Low back pain (LBP), caused by degeneration of the intervertebral disc (IVD), is amongst the most prevalent spinal diseases. It affects millions of individuals, causing severe pain and loss of mobility, with currently no long-term cure. Ageing is a major risk factor. However, we do not fully understand why age increases susceptibility to disc degeneration and LBP. Our modern 24/7 society and ageing frequently disrupt circadian rhythms generated by our body clocks. We have discovered a functional clock in the IVD which weakens with age and its disruption leads to tissue damage. This project will establish the disease relevance and explore the therapeutic potential of the body clocks in this tissue. Our research may identify novel therapeutic strategies for spine diseases (including LBP), or improve the efficacy of current treatments and thus has enormous potential for improving health and quality of life.

Scientific Impact
This project will initially benefit a wide range of researchers (see Academic Beneficiaries). We will reveal for the first time the genome-wide rhythmic target genes in the IVD, and establish mechanistic links between IVD clock dysregulation and tissue damage. This knowledge will significantly advance our understanding of disc physiology and disease. Second, our research will reveal a completely new mechanism of clock entrainment by dynamic osmotic changes associated with the daily loading cycle. This new mechanism may also apply to other musculoskeletal tissues, and therefore will impact on researchers in other fields of skeletal biology or chronobiology. Finally, we will link circadian rhythms to human IVD degeneration for the first time, and explore the clock-targeting potential to modify disc pathways.

Novel Technology
To address the functional significance of the IVD peripheral clock, we have generated a unique conditional IVD-"clockless" mouse model. This novel mouse line is essential because current available models of circadian rhythm disruptions (e.g. whole body clock mutant mice, or mice kept under weekly reversal of light/dark cycle) lead to global disruptions to circadian rhythms, which will severely confound the interpretation of results. In addition, the use of the clock gene reporter mouse (PER2::Luciferase) and human IVD clock reporter cell line models will greatly facilitate the accurate evaluation of the molecular circadian clocks.


Translational impact
The pathways identified by this project that link circadian clocks to intervertebral disc biology (such as REV-ERBa and RORa the possibilities of targeting NHRs (PPARs and LXR) for skeletal diseases. Over the last few years, QJM has established collaborative links with GSK and Pfizer, which will ensure rapid translation of the research findings.

Societal and health impact
Our studies will have profound impacts on public understanding of rhythm disruptions and disease risks. We expect that the outcomes will be media worthy and be of great interest to the sufferers of LBP, healthcare professionals, the general public and the elderly population.

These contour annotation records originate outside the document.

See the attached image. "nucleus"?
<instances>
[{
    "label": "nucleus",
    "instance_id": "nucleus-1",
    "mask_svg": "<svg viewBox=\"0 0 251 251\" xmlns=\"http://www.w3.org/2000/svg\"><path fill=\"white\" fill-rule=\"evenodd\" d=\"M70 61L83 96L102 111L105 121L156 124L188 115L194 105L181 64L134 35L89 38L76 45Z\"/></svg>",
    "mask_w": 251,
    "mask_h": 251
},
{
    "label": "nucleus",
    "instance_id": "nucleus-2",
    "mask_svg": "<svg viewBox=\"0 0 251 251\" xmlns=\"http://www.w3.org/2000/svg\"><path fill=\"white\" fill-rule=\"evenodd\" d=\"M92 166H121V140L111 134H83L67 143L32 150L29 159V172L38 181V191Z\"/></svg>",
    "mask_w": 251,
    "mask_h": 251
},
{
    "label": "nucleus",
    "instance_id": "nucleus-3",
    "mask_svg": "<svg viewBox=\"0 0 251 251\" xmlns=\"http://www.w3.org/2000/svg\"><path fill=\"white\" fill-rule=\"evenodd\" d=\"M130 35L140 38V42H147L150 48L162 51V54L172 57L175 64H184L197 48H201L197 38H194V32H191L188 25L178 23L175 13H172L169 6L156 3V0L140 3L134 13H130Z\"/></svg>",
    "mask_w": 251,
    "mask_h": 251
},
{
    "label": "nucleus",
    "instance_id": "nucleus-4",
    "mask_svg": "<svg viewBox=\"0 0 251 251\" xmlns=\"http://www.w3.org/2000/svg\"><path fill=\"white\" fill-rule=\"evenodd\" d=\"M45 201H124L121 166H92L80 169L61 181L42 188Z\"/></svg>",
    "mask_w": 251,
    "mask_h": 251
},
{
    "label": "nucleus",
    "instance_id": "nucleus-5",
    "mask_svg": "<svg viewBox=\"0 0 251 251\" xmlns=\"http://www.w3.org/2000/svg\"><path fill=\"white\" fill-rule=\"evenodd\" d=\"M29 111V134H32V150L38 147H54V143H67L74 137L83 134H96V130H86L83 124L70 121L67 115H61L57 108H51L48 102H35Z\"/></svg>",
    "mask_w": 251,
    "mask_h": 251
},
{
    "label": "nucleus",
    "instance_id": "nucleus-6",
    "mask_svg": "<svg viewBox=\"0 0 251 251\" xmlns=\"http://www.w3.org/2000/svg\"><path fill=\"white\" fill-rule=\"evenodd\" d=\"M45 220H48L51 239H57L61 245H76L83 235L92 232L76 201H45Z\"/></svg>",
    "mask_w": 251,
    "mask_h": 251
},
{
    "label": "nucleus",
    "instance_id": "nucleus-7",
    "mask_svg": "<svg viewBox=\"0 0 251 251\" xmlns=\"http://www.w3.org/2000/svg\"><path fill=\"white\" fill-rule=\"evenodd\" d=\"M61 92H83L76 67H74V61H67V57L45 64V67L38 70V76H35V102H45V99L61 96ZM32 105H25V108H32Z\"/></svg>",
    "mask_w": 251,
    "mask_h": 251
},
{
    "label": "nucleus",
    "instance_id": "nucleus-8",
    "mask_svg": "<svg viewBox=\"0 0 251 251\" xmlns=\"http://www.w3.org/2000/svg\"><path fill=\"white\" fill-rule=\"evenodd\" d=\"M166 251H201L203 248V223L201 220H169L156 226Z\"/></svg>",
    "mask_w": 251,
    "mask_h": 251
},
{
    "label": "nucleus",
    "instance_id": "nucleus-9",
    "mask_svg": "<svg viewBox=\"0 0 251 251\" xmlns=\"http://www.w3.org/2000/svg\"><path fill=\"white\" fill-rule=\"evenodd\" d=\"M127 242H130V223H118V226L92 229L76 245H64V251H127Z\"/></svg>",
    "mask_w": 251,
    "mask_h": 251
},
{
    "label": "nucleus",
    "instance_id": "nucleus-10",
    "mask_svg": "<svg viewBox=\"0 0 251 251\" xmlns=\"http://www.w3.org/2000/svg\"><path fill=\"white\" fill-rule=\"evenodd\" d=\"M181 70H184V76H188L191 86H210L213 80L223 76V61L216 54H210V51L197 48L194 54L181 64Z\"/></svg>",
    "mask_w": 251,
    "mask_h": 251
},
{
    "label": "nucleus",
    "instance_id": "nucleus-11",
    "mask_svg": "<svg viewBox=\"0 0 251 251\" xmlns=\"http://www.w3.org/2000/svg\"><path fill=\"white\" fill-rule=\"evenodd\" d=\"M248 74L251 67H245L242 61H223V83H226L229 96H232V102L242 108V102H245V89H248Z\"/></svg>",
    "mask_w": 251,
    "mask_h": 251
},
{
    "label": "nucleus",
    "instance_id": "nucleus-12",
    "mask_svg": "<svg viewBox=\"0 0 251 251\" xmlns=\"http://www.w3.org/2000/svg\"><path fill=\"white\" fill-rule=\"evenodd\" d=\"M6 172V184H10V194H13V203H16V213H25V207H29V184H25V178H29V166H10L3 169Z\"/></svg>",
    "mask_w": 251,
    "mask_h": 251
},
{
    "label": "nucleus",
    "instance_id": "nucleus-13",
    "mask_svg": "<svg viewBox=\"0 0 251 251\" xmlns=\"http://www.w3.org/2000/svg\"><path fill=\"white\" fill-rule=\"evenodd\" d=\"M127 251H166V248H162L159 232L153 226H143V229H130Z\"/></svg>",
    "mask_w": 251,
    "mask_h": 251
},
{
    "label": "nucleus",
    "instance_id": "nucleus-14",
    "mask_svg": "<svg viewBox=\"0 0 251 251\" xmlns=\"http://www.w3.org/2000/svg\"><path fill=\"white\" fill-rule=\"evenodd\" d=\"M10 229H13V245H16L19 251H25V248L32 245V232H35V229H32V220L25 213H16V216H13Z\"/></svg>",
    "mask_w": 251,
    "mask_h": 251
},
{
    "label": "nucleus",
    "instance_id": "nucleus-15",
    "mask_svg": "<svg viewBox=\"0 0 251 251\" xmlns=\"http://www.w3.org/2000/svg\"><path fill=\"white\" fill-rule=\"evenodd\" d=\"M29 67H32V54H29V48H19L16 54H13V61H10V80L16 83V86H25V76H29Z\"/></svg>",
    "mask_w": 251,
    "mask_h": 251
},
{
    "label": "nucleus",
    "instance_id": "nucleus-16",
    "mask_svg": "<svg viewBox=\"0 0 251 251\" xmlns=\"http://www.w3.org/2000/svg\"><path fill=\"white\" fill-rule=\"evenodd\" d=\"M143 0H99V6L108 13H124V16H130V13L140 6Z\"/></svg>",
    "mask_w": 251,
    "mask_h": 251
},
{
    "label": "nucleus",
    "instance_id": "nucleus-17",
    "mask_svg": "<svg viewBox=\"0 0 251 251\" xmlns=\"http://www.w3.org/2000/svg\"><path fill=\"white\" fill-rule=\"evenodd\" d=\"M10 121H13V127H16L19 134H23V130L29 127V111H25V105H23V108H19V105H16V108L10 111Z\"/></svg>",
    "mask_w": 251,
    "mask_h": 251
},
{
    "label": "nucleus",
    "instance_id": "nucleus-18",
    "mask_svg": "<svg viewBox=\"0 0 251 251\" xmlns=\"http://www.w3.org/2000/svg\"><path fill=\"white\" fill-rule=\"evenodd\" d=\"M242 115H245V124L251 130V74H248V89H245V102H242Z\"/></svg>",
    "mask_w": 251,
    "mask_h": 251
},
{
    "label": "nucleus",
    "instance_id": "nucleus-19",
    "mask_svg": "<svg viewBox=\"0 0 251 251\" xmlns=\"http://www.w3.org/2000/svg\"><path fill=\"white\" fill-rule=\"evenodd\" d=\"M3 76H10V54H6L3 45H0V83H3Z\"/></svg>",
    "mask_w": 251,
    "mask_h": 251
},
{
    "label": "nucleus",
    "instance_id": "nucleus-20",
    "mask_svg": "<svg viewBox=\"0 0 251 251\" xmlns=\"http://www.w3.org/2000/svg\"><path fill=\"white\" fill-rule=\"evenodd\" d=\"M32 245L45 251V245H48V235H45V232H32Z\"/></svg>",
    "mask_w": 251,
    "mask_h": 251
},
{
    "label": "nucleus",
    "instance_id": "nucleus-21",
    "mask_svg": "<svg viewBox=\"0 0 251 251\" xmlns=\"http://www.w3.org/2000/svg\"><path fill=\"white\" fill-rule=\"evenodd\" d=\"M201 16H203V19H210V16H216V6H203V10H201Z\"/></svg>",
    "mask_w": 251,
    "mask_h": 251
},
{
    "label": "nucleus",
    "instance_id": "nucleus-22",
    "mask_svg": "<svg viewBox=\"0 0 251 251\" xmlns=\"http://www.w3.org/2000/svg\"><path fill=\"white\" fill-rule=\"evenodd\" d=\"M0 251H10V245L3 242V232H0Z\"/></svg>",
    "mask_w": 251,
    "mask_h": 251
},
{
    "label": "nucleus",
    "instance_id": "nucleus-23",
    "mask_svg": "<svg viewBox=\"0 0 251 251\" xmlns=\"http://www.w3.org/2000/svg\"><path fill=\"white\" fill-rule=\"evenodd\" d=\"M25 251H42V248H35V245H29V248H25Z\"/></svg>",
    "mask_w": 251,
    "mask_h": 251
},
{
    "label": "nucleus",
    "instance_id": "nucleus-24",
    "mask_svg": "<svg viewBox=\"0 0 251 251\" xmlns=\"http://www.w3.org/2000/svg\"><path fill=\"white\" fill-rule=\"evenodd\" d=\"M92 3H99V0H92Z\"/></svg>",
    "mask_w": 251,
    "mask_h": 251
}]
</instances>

The rhythmic nature of the clock targets identified in this study calls for novel treatment strategies for spine diseases, which take into accounts the time-of-day effect, i.e., chronopharmacology. Furthermore, the quest for prognostic biomarkers also has to consider their potential daily variations. Our research will also reveal detrimental effects of rotating shift work to spine health and LBP, and therefore could influence the policy-makers regarding how to best set up schedules for shift workers. Finally, understanding the time-of-day exacerbation of their symptoms may help LBP sufferers better manage their pain and mobility.